Les transports en commun de l’agglomération ont néanmoins été arrêtés « progressivement » jeudi après-midi et devraient reprendre normalement vendredi matin, à la demande des syndicats, une mesure « pas justifiée », selon le préfet.

Dans la nuit de mercredi à jeudi, cet incendie s’était déclaré dans un entrepôt de l’usine Lubrizol, située à environ 3 km du centre-ville et de la célèbre cathédrale de Rouen, dont l’agglomération compte quelque 500 000 habitants.

Les images du sinistre étaient particulièrement impressionnantes, notamment un énorme panache de fumée noire visible à une dizaine de kilomètres à la ronde. Une odeur âcre était perceptible.

« Ca a bien pété ! Des explosions. Après on a vu la fumée, mais dans le noir on ne voyait pas trop, en fait. Quand on est sortis, on a vu les flammes. C’est là qu’on s’est dit “ c’est chaud ! ça craint “ », a témoigné un riverain, Driss Saidi, 25 ans.

À proximité, quelques rares passants portent des masques ou marchent le nez protégé par leur écharpe, alors que le thermomètre affiche 19 degrés, a constaté une journaliste de l’AFP.

L’usine, où travaillent environ 400 employés, fabrique et commercialise des additifs qui servent à enrichir les huiles, les carburants ou les peintures industriels. Elle a été classée « Seveso seuil haut » ce qui signale sa dangerosité et implique qu’elle bénéficie d’une surveillance particulière.

Risque de pollution de la Seine

Elle appartient au groupe de chimie américain Lubrizol Corporation, lui-même propriété de Berkshire Hathaway, la holding du milliardaire et célèbre investisseur américain Warren Buffett.

« Les sapeurs-pompiers pataugent dans 3 ou 4 cm d’hydrocarbures, ce type de feu ne s’éteint pas qu’avec de l’eau, il faut mettre de l’émulseur, un tapis de mousse », avait témoigné dans la matinée le colonel des pompiers Jean-Yves Lagalle. « C’est un feu extrêmement dangereux pour la sécurité du personnel », a-t-il ajouté, qualifiant l’incendie de « hors norme ».

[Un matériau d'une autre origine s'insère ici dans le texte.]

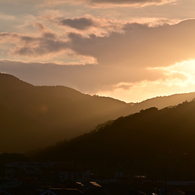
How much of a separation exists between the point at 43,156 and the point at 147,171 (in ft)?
200

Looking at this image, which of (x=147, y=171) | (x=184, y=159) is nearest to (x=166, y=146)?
(x=184, y=159)

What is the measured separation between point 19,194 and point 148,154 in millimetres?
108220

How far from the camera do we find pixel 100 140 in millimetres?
199625

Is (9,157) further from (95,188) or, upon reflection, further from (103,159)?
(95,188)

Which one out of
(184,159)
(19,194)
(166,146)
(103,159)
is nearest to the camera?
(19,194)

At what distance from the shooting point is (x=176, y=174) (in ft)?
448

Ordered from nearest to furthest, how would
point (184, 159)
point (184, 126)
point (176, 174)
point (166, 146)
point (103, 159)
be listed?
point (176, 174), point (184, 159), point (103, 159), point (166, 146), point (184, 126)

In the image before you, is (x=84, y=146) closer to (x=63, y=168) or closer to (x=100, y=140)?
(x=100, y=140)

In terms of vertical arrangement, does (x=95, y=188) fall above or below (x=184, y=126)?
below

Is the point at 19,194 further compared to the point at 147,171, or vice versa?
the point at 147,171

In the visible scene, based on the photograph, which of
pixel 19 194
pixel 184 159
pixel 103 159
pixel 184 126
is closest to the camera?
pixel 19 194

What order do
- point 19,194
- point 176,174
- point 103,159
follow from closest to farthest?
point 19,194, point 176,174, point 103,159

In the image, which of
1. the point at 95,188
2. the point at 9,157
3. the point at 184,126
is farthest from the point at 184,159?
the point at 95,188

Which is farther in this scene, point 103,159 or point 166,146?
point 166,146
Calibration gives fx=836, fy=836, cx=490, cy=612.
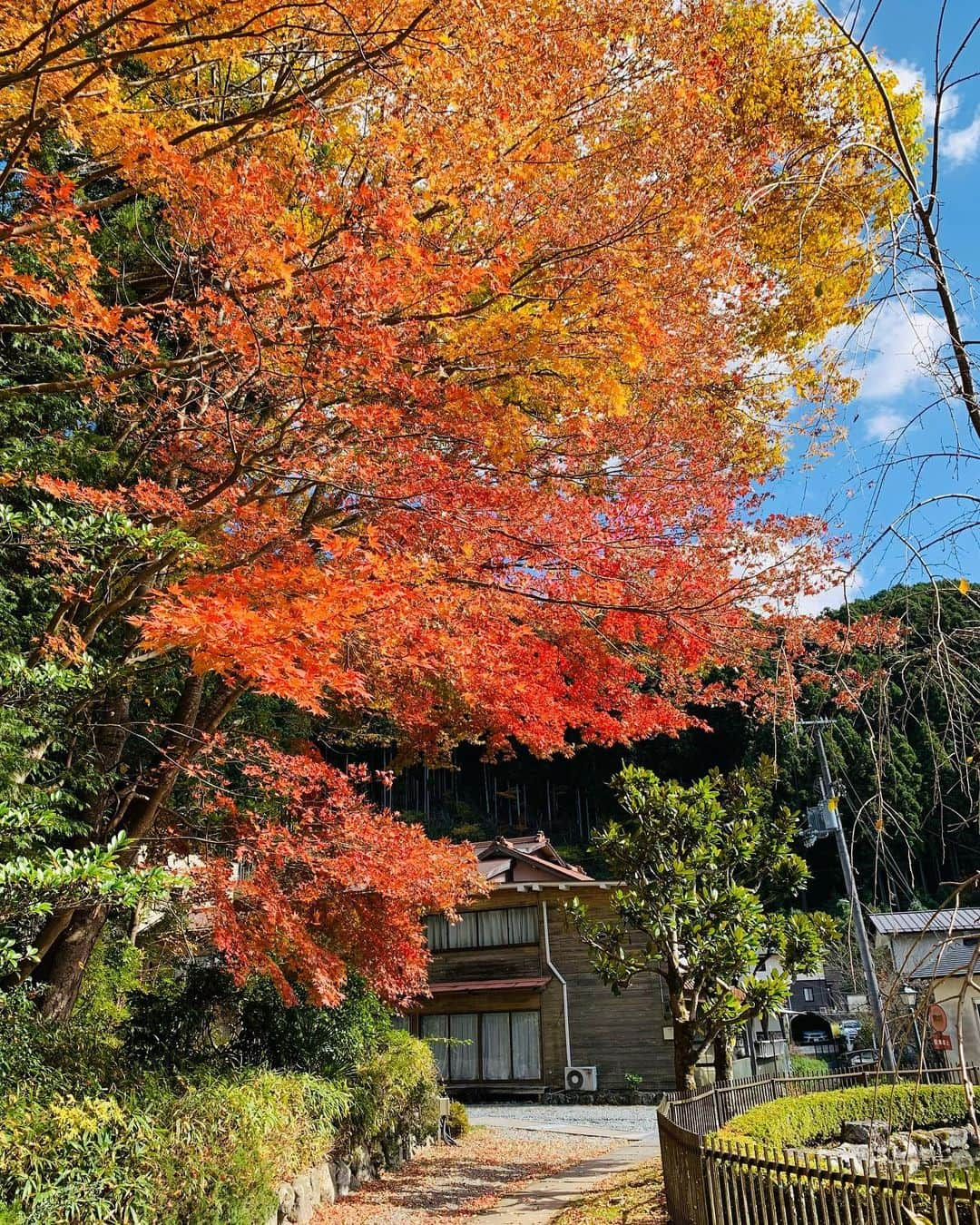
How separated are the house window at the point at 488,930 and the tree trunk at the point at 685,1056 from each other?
1317 cm

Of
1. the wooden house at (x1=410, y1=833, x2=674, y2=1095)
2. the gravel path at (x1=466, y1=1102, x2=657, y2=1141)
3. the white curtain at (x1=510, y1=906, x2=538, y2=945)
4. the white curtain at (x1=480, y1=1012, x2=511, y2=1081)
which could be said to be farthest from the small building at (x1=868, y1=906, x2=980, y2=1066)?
the white curtain at (x1=480, y1=1012, x2=511, y2=1081)

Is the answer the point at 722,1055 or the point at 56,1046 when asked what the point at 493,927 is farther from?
the point at 56,1046

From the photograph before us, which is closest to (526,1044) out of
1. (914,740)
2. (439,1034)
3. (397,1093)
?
(439,1034)

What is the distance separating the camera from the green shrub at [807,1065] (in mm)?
22477

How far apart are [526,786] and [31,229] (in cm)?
4700

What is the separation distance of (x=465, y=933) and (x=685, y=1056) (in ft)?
48.4

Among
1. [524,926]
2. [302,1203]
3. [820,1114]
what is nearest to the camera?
[302,1203]

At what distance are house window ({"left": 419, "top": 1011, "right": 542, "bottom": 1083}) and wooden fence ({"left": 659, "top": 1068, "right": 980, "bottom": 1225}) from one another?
1555 centimetres

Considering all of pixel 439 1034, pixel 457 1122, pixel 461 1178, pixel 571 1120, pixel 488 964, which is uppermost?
pixel 488 964

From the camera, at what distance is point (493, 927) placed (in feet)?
80.4

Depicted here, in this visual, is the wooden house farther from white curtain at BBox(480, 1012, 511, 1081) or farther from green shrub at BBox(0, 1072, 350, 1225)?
green shrub at BBox(0, 1072, 350, 1225)

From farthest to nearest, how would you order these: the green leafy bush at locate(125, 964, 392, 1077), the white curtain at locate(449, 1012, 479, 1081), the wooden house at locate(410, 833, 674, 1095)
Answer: the white curtain at locate(449, 1012, 479, 1081), the wooden house at locate(410, 833, 674, 1095), the green leafy bush at locate(125, 964, 392, 1077)

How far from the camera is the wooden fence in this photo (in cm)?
502

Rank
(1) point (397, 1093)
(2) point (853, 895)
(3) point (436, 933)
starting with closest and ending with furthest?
(2) point (853, 895) < (1) point (397, 1093) < (3) point (436, 933)
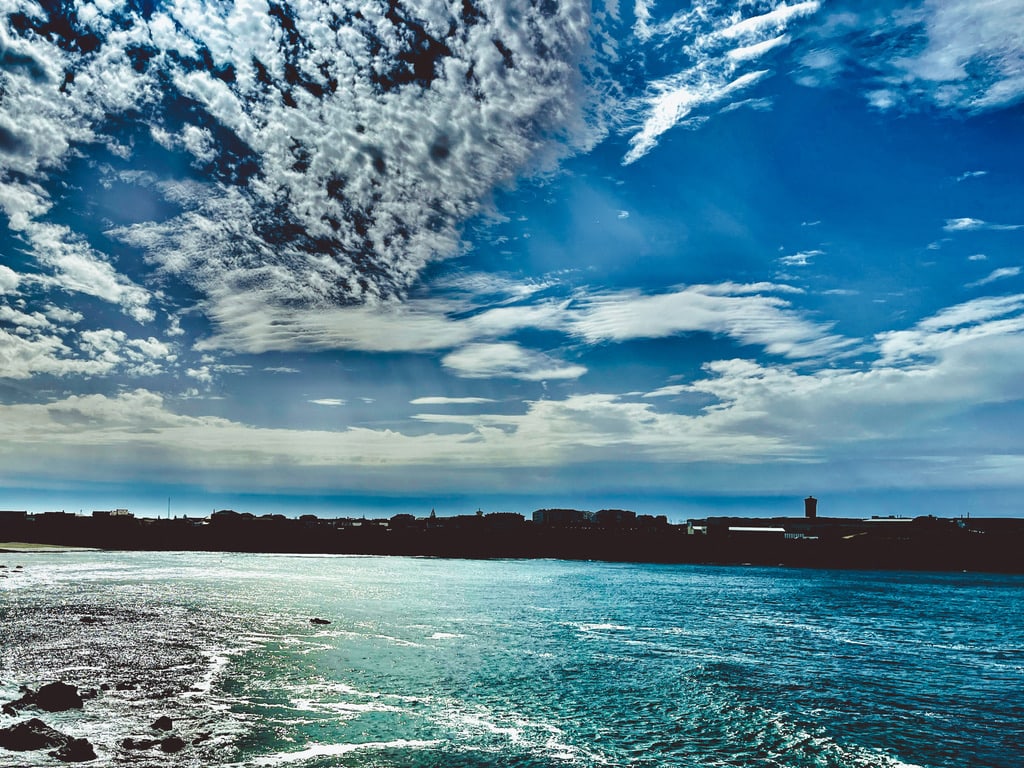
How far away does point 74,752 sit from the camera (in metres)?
23.2

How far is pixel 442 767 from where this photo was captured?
24.9 meters

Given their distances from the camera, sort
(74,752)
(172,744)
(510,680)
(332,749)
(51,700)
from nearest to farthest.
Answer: (74,752) < (172,744) < (332,749) < (51,700) < (510,680)

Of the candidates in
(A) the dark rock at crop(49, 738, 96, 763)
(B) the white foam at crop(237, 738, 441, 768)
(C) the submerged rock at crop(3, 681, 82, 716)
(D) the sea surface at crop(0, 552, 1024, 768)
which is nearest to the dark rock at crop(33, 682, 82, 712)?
(C) the submerged rock at crop(3, 681, 82, 716)

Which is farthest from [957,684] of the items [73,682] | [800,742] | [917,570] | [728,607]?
[917,570]

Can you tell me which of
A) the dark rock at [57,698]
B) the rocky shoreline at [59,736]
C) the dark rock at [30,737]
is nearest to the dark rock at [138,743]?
the rocky shoreline at [59,736]

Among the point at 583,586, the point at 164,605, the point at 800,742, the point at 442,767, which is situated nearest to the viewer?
the point at 442,767

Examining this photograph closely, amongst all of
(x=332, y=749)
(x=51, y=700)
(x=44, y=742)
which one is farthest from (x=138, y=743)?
(x=51, y=700)

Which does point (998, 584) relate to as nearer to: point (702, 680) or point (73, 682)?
point (702, 680)

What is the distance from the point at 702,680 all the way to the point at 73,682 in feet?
117

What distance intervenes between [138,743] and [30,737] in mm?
3642

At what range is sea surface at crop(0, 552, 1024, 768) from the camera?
90.5 feet

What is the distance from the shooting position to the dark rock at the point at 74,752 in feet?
75.2

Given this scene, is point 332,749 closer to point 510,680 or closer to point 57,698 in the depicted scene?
point 57,698

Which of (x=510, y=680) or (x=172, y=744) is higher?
(x=172, y=744)
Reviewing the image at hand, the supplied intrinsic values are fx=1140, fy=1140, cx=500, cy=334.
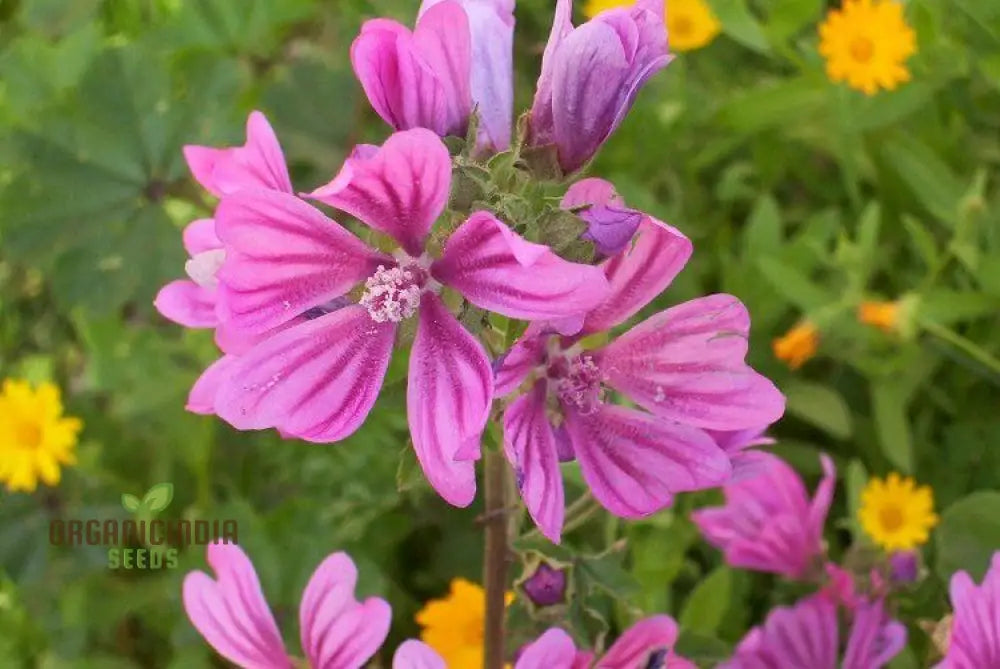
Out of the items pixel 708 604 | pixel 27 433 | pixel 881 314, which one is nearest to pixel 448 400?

Grâce à des barrages antipollution, il n’y a « pas de pollution sur l’aval » de la Seine, a déclaré le préfet de Normandie, qui a toutefois ajouté qu’il n’est « pas impossible qu’on relève quelques traces au-delà des barrages à l’occasion de la marée » mais elles seront « aisément récupérables car en surface ».

Il n’y a « aucun risque » pour l’eau potable car il n’y a pas de captage dans le secteur, a-t-il précisé.

La Seine, un des principaux fleuves français, traverse Paris avant Rouen puis se jette dans la Manche au niveau du port du Havre.

Dans un communiqué, Lubrizol a précisé que « l’incendie a touché un entrepôt, une installation d’enfutage et un bâtiment administratif ». « Les causes demeurent pour l’instant inconnues », a indiqué la société. Une enquête a été ouverte par le parquet de Rouen.

Au total, 200 sapeurs-pompiers ont pris part aux opérations. « Dans les jours à venir, il y aura un travail pas forcément d’extinction mais de surveillance » de ces points chauds, en raison notamment de la présence de produits inflammables, a ajouté le colonel des pompiers Jean-Yves Lagalle.

En janvier 2013, cette usine Lubrizol avait été à l’origine d’une fuite de gaz malodorant — du mercaptan, composé inoffensif à faible dose utilisé comme marqueur du gaz de ville — qui avait empuanti jusqu’à la région parisienne et au sud de l’Angleterre. En 2014, Lubrizol France avait été condamnée à une amende de 4000 euros.